**INPUT DATA**
--------------------------------
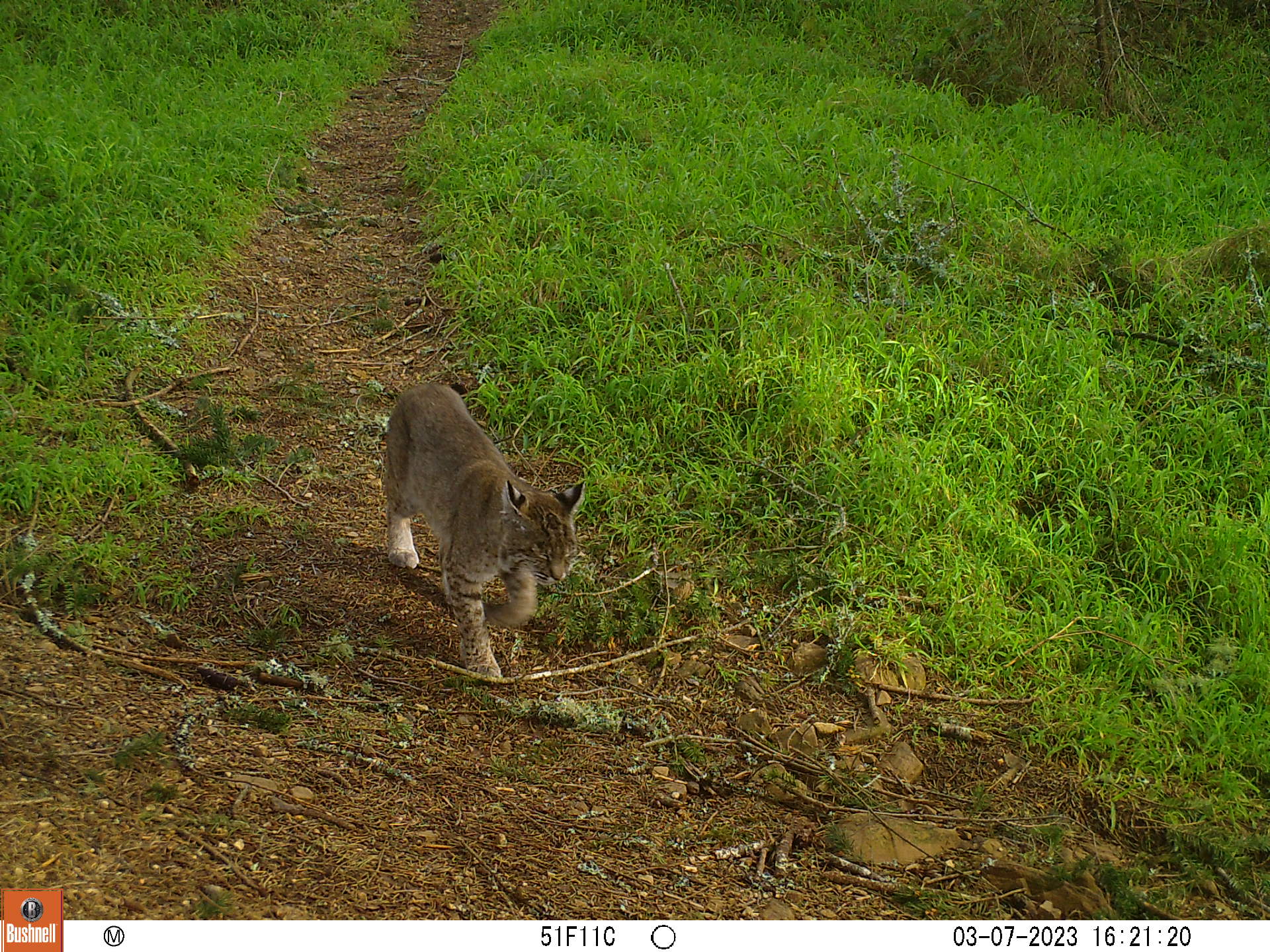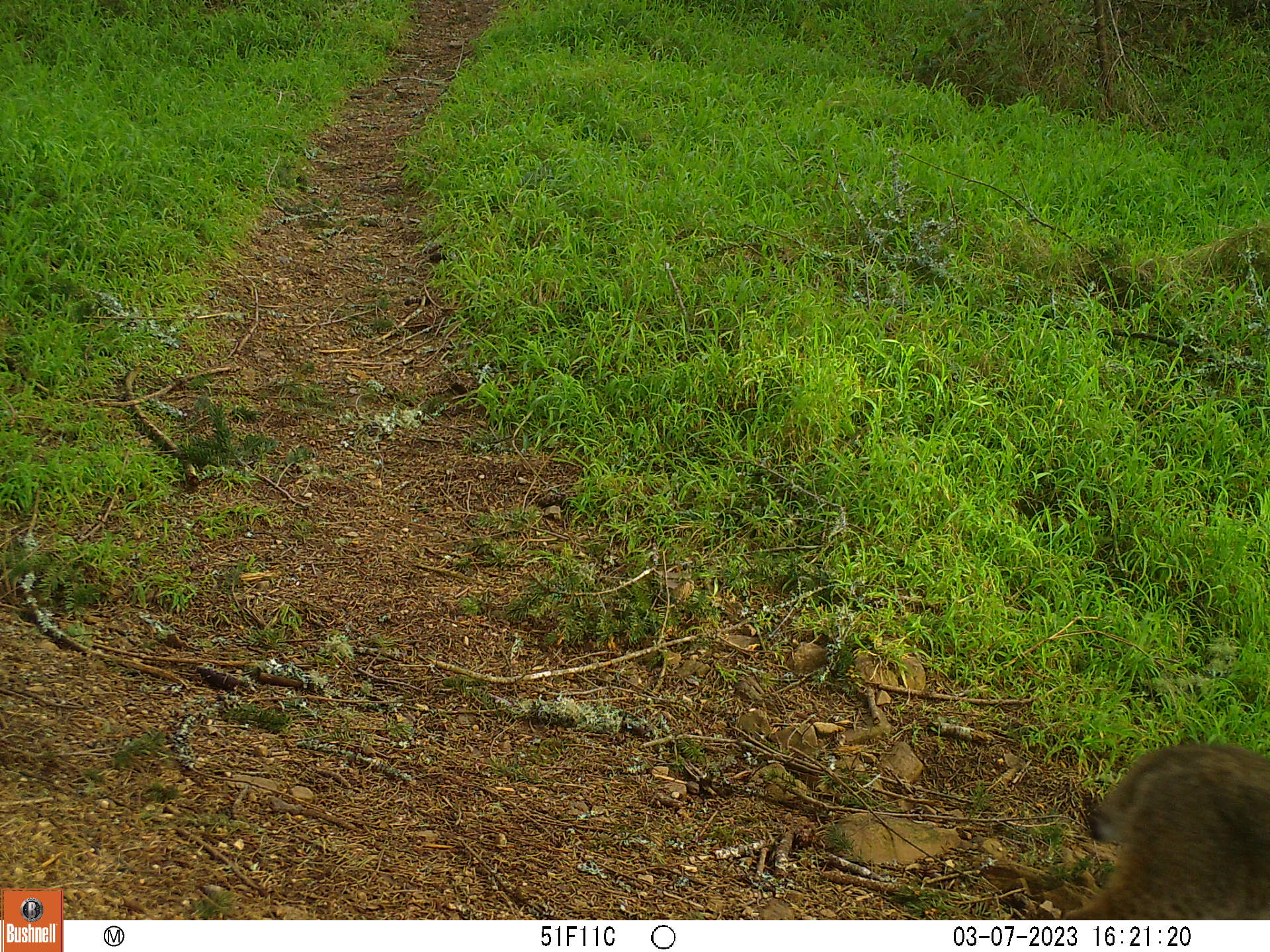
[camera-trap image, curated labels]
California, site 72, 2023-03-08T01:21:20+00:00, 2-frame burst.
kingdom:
--------------------------------
**ASSIGNMENT**
Exclude images. Return the data above verbatim.

**ANSWER SECTION**
[camera-trap image, curated labels]
California, site 72, 2023-03-08T01:21:20+00:00, 2-frame burst.
kingdom:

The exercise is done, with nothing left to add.